Alerts should fire with the right severity in the subject line, as well as all of the information about the issue that is currently known, presented in a concise way, so that whoever receives the alert starts thinking about the root cause sooner and recovers the system faster. Those who receive the alert should have the ability to facilitate its resolution, and know who is expected to react to any alerts which come in.

In the ThingWorx monitoring stack, Prometheus handles the alert rules and the generation of alerts, but alert filtering and delivery is managed in an external alerts manager.

alert manager diagram.png

Generally, you want your alerts to follow a curve. If the current queue size exceeds 50% of the maximum, perhaps that isn’t a huge deal, if the application catches up quickly. How long are spikes in queue processing expected to last? Perhaps if the queue size is over half-full for 10 seconds, 30 seconds, then that means the queue is falling behind and not catching up. Ok, so this might be a warning level alert. When does this become an error? Well, let’s say the queue exceeds 90% of the max queue size. This might want to alert the moment it hits the mark. Now, farther along the curve, it may not take as long before data gets lost.

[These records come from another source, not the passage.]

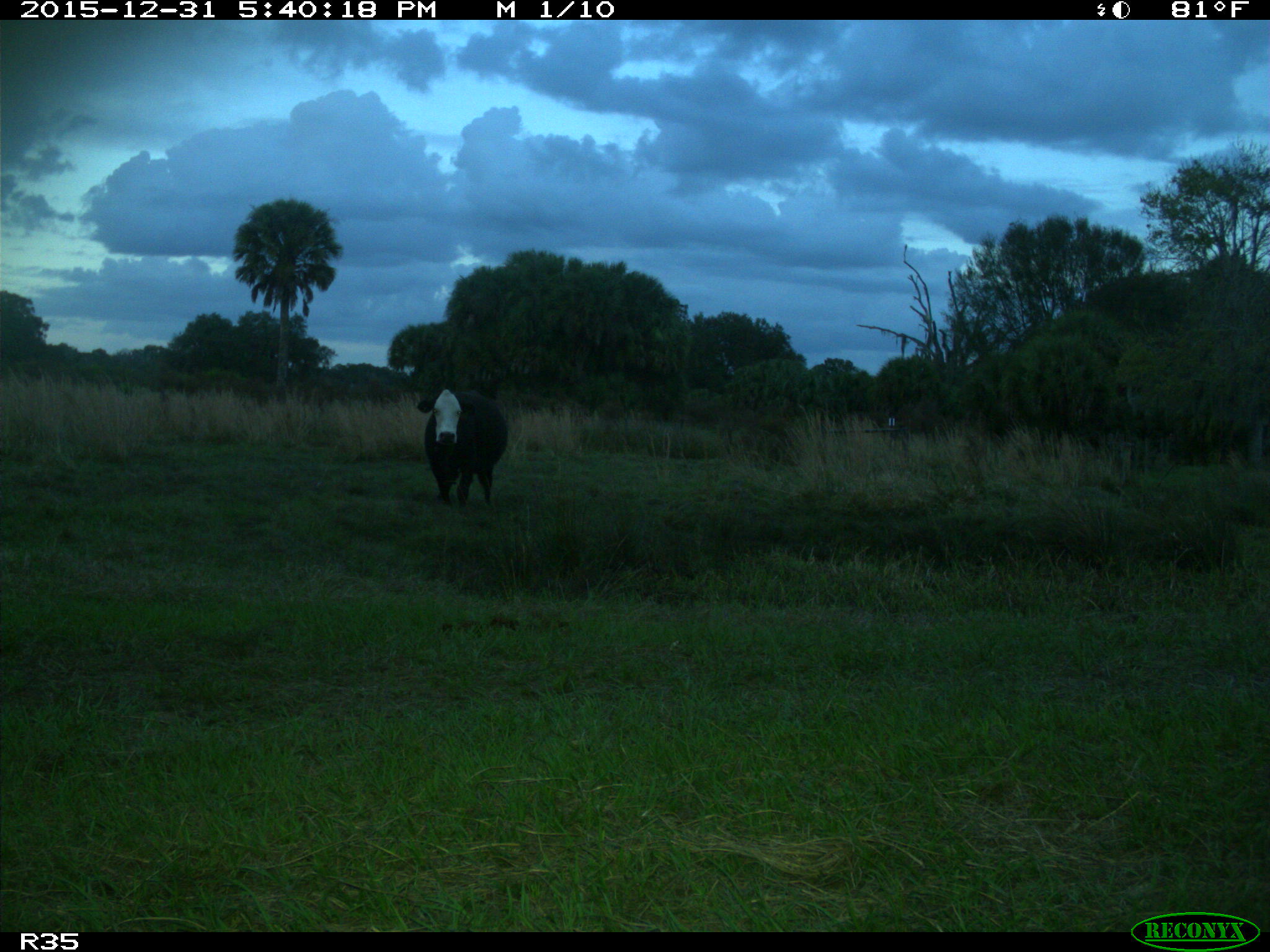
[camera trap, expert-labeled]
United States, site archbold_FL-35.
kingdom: Animalia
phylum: Chordata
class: Mammalia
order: Artiodactyla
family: Bovidae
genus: Bos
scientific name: Bos taurus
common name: domestic cow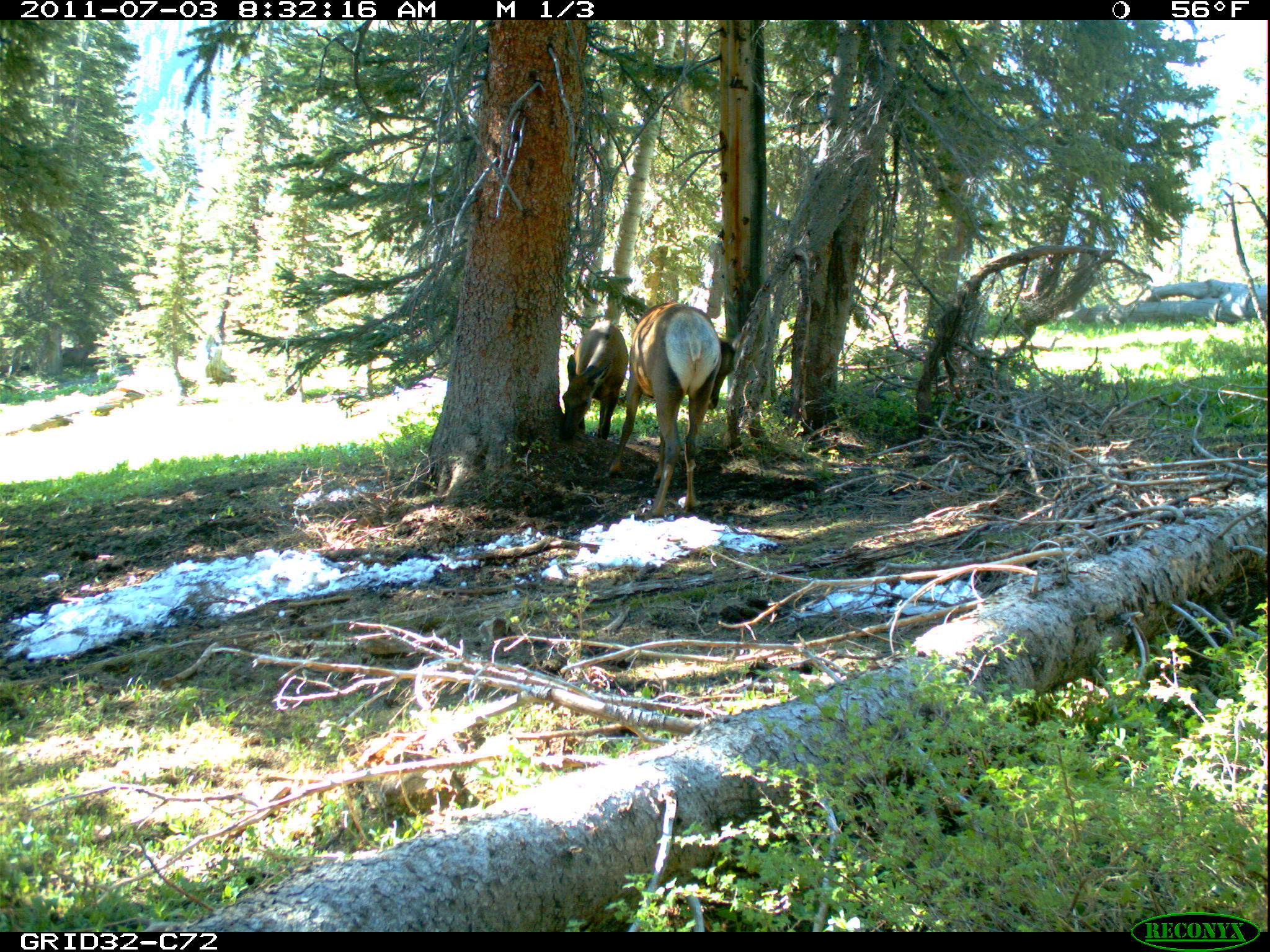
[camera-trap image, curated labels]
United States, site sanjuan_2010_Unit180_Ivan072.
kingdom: Animalia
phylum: Chordata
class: Mammalia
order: Artiodactyla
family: Cervidae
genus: Cervus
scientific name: Cervus elaphus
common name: red deer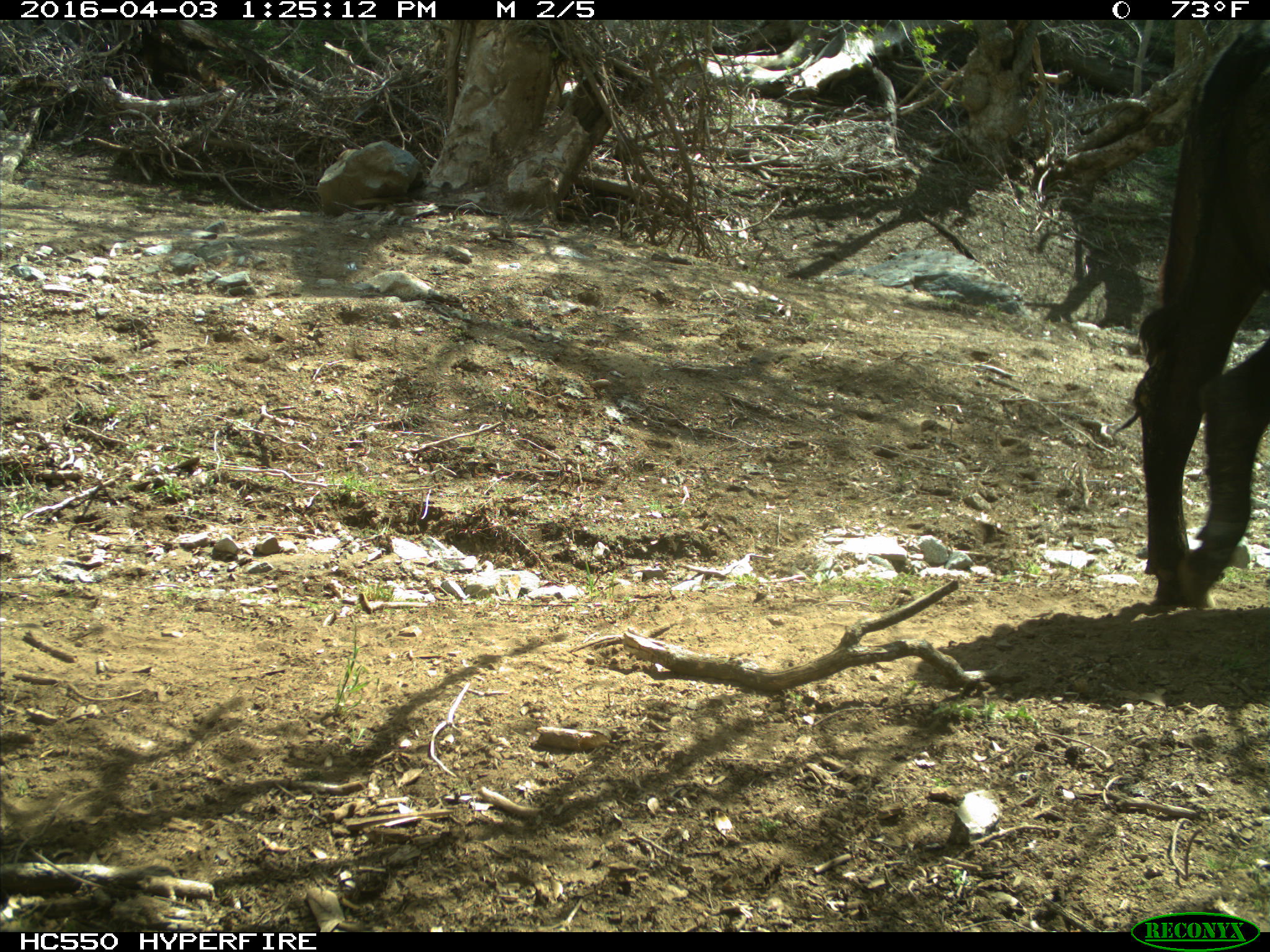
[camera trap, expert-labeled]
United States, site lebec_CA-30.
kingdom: Animalia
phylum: Chordata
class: Mammalia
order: Artiodactyla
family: Bovidae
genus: Bos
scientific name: Bos taurus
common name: domestic cow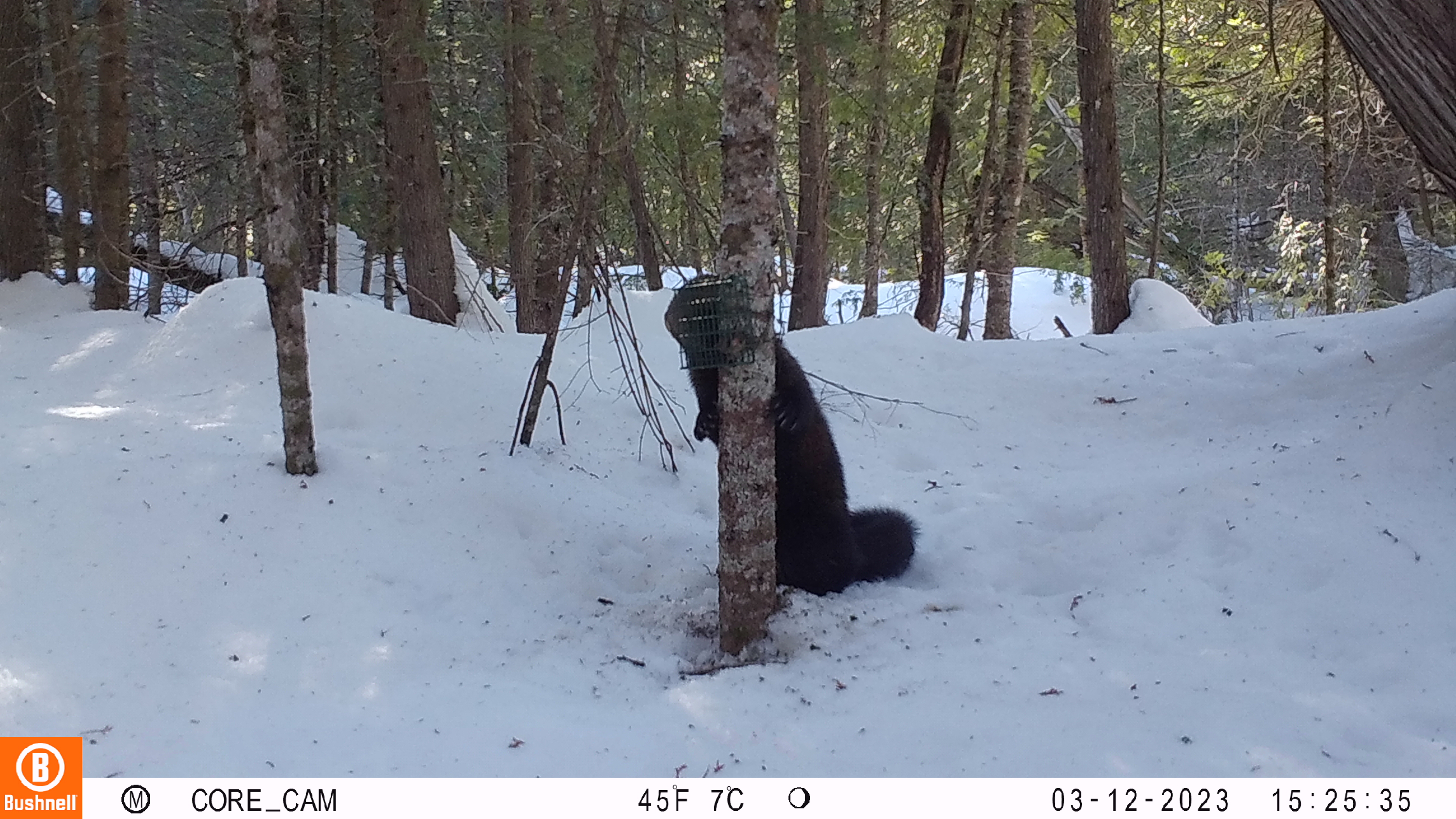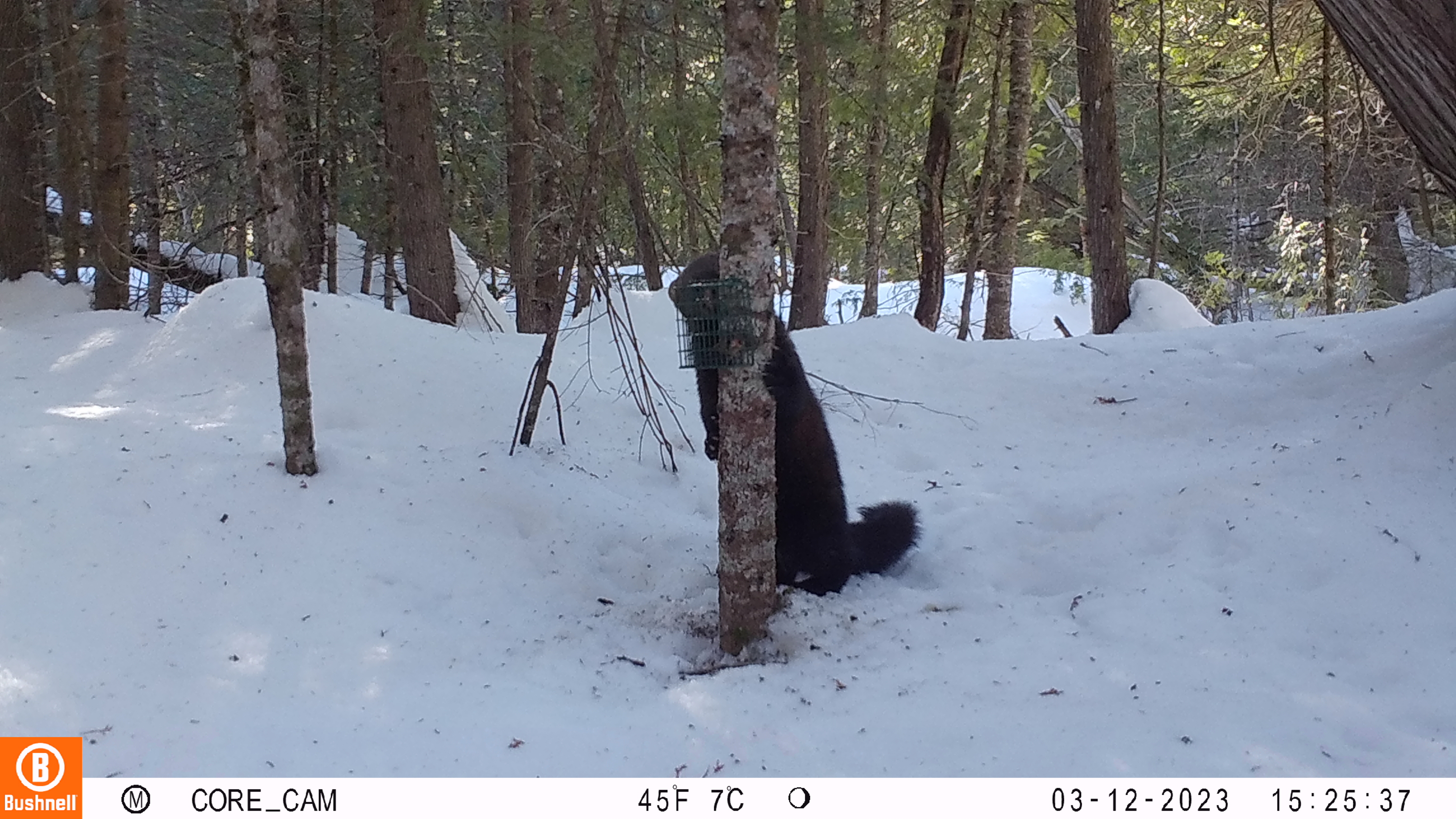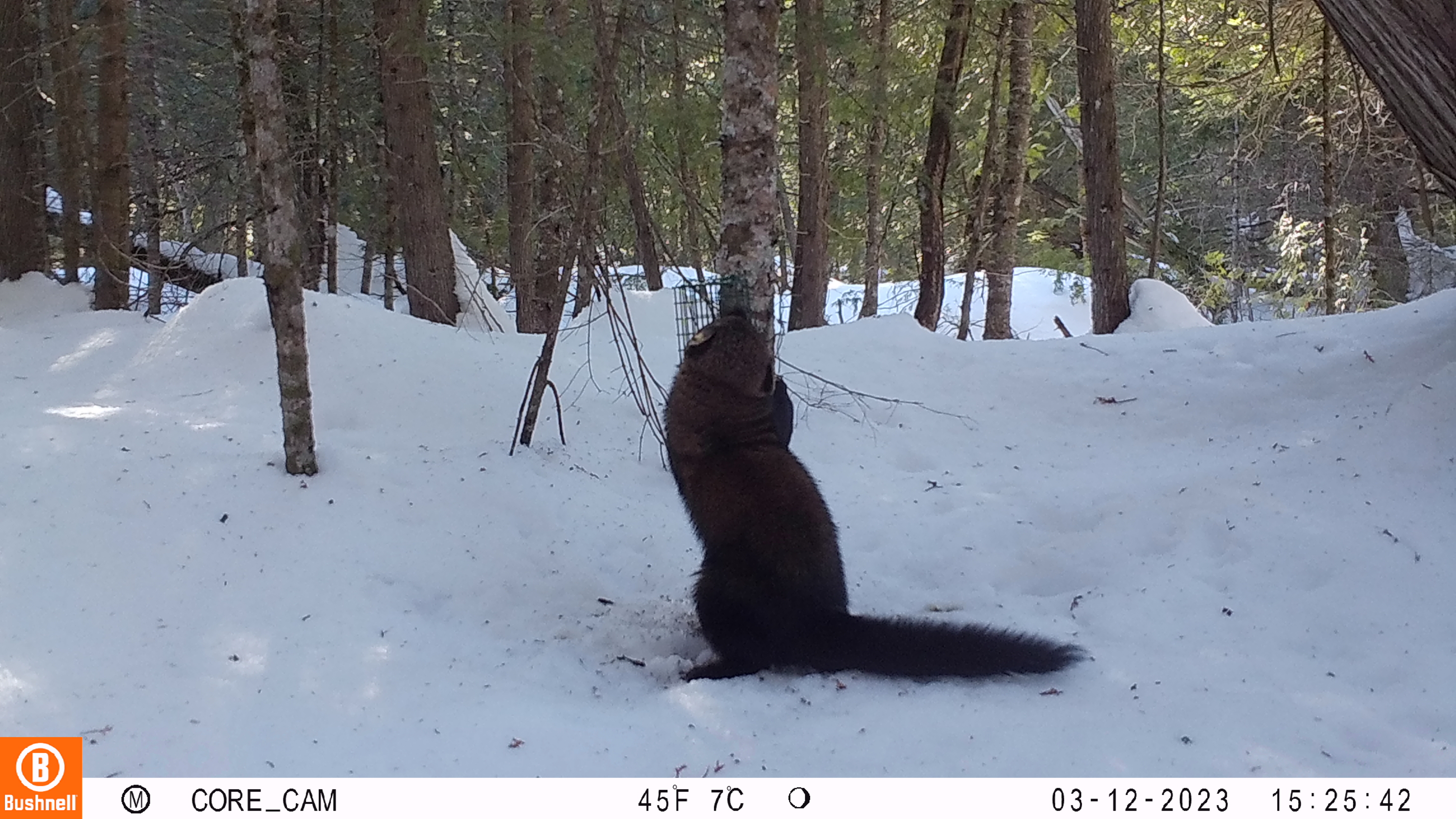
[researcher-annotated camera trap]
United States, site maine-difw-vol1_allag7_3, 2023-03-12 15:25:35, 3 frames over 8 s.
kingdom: Animalia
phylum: Chordata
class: Mammalia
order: Carnivora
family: Mustelidae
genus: Pekania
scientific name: Pekania pennanti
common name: fisher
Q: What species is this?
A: Fisher (Pekania pennanti).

As the severity of the situation increases, the threshold for alerting should increase as well. That way when errors do alert, it is a sure thing that they require a response immediately. The alerts are then pushed into the “Alerts Manager” for delivery based on your management rules. The Alerts Manager may decide to withhold warnings altogether, or send them to a much smaller mailing list, whatever filtering helps to ensure the right people receive the right alerts, right when they need them.

alert example definition.png alert file example.png

In Conclusion, A Healthy Application...

Has stable memory usage that fluctuates predictably and doesn’t grow over time. In a system experiencing mild issues, the memory starts to trend upward:

memory leak.png

If left unattended, systems like this may eventually experience outages. Finding the issue this early means there is even time to do some digging, debugging, taking of stack traces, and other such troubleshooting steps before the system must be restarted or recovered. That can really make the difference in identifying and resolving before there are real problems.

One metric which makes for good alerting is the total number of failed stream entries, which can indicate there’s an issue writing to the database even before the queue has started to fill up. Other alerts may include warnings and errors based around percentages of memory used or queues filled, which depend on how long the queues take to fill up and how long the state has been at its increased usage.

Prometheus has all of the tools necessary to make this possible across a variety of infrastructures and use cases. Set it up on a local machine and poke around at what ThingWorx metrics are available to meet your monitoring needs.